In recent years, Tangail taant industry has experienced encouraging growth. Amongst the many handloom fabrics Tangail taant has retained a distinct identity and popularity both at home and abroad. The practice of the traditional format of its design and weave in lengths of six or seven yards with fine patterned border, is still being exercised by the artisans of Tangail taant. The light airy fabric balanced with a well-woven ground, stands as a testimony to the finesse of the weavers’ creation. In the past, the Tangail saree was worn by both royalties and commoners, and at present we see no change in admiration for the Tangail sarees. The Tangail saree, therefore, is destined to withstand the test of time for years to come.

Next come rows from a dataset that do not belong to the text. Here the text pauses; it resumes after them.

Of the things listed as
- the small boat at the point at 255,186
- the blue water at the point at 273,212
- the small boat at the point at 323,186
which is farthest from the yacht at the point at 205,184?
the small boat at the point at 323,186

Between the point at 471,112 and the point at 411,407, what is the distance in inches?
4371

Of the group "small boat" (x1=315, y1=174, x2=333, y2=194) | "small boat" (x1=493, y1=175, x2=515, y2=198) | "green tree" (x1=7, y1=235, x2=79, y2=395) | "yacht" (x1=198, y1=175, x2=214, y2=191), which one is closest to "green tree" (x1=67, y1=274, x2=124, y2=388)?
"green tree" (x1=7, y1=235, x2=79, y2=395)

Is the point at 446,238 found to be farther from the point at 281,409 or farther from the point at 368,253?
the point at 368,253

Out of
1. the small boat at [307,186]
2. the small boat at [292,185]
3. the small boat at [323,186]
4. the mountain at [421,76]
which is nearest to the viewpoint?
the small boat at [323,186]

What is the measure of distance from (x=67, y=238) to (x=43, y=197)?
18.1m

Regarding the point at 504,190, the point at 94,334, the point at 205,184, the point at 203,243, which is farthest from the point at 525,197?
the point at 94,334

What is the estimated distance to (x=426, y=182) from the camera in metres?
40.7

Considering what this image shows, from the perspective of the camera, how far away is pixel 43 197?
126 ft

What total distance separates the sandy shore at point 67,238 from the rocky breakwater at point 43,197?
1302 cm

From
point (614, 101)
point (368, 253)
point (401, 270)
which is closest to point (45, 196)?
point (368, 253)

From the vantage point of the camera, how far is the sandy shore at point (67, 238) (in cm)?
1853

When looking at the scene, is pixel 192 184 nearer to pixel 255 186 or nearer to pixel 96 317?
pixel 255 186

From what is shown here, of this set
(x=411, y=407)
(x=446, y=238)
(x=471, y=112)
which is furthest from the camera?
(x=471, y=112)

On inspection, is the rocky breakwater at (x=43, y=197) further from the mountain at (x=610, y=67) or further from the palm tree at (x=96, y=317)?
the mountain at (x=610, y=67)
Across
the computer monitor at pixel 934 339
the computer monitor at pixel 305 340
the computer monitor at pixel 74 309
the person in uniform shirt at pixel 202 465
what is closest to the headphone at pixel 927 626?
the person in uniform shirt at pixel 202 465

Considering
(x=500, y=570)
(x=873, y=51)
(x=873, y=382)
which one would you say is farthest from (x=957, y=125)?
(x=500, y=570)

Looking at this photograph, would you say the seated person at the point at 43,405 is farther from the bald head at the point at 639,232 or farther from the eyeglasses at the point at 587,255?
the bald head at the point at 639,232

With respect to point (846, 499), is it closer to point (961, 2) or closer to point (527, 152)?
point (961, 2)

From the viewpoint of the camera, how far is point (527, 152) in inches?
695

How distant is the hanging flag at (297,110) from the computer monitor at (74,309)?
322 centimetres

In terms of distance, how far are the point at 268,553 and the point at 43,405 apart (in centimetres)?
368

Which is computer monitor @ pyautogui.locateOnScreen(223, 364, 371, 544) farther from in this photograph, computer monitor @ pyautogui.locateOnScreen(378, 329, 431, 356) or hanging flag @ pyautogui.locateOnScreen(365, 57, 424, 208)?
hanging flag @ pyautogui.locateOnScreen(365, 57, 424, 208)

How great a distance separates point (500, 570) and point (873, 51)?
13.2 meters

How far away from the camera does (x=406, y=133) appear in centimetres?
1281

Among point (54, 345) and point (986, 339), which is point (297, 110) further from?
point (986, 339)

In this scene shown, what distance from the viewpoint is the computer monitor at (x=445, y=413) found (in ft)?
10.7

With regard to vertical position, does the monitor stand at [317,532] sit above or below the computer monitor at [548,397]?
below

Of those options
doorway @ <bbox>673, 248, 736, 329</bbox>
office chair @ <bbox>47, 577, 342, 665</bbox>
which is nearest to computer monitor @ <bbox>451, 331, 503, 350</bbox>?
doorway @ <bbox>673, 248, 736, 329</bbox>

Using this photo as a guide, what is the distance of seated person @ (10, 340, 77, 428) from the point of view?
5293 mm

Through Tangail’s  history of weaving we can trace the evolution and influence of design patterns dating back to a thousand years. It is conceived on the loom as a three dimensional garment with variables in pattern weave and structure between its two borders which provide shape, strength and weight while the body enhances its drape. All these elements help maintain the form of the saree when it is worn. Today, however, in Bangladesh, we are witnessing the fast disappearance of the practice of wearing sarees. Young women prefer stitched garments to suit their busy lives. The saree may subsequently survive only as occasional wear. Hence the FDCB, through this exhibition, explores the potential of modernization of taant fabric to suit the needs of contemporary women.